OBJECTIVE: Show each line of the data below that contains the word "camera".

RECORDS SUPPLIED:
►
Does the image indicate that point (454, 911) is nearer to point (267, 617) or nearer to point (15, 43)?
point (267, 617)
◄
►
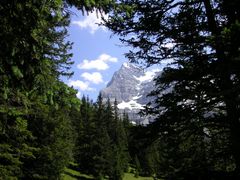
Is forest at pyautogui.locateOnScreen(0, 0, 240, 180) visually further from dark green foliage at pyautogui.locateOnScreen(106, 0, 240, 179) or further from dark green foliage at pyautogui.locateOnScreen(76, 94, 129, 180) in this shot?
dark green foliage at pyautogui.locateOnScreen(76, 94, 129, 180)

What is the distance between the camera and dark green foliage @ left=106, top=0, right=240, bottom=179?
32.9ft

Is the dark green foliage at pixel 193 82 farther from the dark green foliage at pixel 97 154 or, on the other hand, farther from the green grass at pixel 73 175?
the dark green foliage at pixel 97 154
◄
►
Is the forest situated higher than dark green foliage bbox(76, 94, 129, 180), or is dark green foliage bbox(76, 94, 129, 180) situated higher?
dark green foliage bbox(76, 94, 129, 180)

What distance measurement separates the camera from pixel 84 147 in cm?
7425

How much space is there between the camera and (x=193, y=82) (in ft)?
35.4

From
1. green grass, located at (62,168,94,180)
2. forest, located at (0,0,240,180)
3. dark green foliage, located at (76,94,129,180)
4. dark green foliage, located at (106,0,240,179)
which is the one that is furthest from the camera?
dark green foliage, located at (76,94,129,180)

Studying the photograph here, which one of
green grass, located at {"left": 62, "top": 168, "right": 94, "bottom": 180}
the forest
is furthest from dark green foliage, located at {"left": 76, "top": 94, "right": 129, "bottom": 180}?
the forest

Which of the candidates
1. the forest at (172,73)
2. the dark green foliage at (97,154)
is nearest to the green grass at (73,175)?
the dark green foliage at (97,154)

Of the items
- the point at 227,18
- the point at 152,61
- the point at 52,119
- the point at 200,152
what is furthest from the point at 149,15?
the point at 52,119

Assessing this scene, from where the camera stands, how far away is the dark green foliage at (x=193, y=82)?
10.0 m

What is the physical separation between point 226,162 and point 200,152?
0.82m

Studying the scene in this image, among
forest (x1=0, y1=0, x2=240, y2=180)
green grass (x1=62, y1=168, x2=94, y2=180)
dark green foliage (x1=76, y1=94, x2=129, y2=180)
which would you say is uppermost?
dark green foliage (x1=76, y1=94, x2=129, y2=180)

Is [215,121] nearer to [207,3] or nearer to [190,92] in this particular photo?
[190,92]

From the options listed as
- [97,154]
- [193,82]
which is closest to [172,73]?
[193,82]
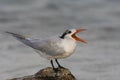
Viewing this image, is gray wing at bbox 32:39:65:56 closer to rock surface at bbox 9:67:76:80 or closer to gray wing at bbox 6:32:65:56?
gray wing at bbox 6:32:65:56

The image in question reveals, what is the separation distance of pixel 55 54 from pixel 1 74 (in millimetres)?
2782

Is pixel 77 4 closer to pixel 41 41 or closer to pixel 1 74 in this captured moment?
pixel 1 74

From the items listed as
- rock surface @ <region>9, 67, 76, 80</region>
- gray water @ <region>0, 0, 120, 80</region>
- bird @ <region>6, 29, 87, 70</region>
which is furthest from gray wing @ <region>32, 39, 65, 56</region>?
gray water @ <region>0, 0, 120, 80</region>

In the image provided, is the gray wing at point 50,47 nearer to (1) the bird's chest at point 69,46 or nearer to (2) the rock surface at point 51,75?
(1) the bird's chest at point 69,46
◄
ANSWER TO THE PROBLEM:
What is the distance between the camera and dark green foliage @ left=106, top=0, right=240, bottom=179?
What distance measurement separates the camera from pixel 84 147 in cm?
How much space is there between the camera and (x=193, y=82) (in ft)?
which is the one that is furthest from the camera?
Assessing this scene, from where the camera stands, how far away is the dark green foliage at (x=193, y=82)?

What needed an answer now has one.